Après un séjour assez long à Venise et bien des difficultés, Marie-Caroline reçut des passe-ports pour l'Allemagne. Mais on voulait qu'elle y parût en fugitive et dans un état presque complet d'abandon. Le nombre des passe-ports lui fut mesuré avec une défiance avare. Quand elle quitta Venise pour aller à Léoben, quatre personnes seulement l'accompagnaient: M. et Mme de Saint-Priest, MM. Podenas et Sala. En humiliant Marie-Caroline, Charles X ne voyait pas que c'était la légitimité même qu'il exposait à la risée de l'Europe. Mais les hommes seraient trop malheureux si leur obstination à servir n'était pas quelquefois égalée par la folie de ceux qu'ils servent.

A Léoben, l'entrevue fut froide et réservée. Charles X était entouré de MM. de Blacas, de Damas, de Montbel. Marie-Caroline parla de son fils, de l'éducation, de la majorité on eut l'air de ne pas la comprendre. Quelques jeunes français, échappés de Prague, MM. de Bruc, Walsh, de Seran, étaient parvenus à traverser la ville on feignit de croire que la duchesse de Berri avait l'intention de faire enlever ses enfants. La séparation de la famille eut lieu au bout de quelques jours. Le général Latour-Maubourg avait été choisi d'un commun

accord pour diriger l'éducation du duc de Bordeaux. Ce fut tout. Le rôle politique de Marie-Caroline venait de cesser.

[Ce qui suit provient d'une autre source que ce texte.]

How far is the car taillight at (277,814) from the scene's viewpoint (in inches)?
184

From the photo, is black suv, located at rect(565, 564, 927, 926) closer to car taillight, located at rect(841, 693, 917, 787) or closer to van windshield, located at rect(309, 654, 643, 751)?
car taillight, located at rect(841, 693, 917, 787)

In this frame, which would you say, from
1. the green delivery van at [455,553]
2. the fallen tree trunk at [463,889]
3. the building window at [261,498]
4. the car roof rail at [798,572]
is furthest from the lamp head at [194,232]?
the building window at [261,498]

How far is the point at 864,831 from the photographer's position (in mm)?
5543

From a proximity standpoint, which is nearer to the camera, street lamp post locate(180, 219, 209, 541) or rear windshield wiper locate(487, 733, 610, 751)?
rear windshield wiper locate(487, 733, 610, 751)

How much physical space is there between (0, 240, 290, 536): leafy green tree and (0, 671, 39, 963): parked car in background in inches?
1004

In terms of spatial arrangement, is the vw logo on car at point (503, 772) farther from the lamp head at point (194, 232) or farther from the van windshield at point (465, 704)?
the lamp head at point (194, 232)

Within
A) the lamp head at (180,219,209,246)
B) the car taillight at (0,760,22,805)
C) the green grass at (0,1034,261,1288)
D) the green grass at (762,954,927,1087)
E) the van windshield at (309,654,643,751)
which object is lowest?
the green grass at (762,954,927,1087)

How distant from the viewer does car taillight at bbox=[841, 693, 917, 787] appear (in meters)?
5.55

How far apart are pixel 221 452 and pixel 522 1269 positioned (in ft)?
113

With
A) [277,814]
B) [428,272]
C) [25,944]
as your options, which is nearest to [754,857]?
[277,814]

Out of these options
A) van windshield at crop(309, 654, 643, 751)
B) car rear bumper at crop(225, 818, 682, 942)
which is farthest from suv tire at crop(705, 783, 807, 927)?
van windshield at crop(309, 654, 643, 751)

Tels furent ces événements. La branche aînée y perdit ce qui lui restait encore d'autorité morale en ce pays de France, si fatal pourtant aux monarchies; et l'on vit clairement alors combien pitoyable est la démence des partis qui, associant leur destinée à celle d'une famille, consentent à jouer leur avenir sur l'entêtement d'un vieillard ou les amours d'une jeune femme. Mais il plut à Dieu de ne pas borner à cela les enseignements réservés à notre siècle. Par une merveilleuse dispensation de la Providence, de ces deux dynasties en lutte, la nouvelle ne put fouler aux pieds l'ancienne sans s'amoindrir elle-même et s'abaisser. Car il existe entre toutes les couronnes une solidarité impossible à méconnaître; et le prestige, puissance créée par la bêtise des peuples, est, aux mains des grands de la terre, un trésor commun qui diminue pour tous quand il semble ne diminuer que pour un seul. Il fallait une médiocrité bien profonde et une singulière petitesse de vues pour ne pas comprendre que livrer en proie aux sarcasmes de la foule MarieCaroline, fille, soeur, nièce, et mère de roi, c'était faire monter l'insulte jusqu'au principe même sur lequel reposent les monarchies. Le culte de la royauté va s'affaiblissant en Europe depuis qu'on avilit les princes, non depuis qu'on les tue; et l'on ne fonde pas une dynastie en enseignant aux peuples, du haut d'un trône, le mépris des races royales.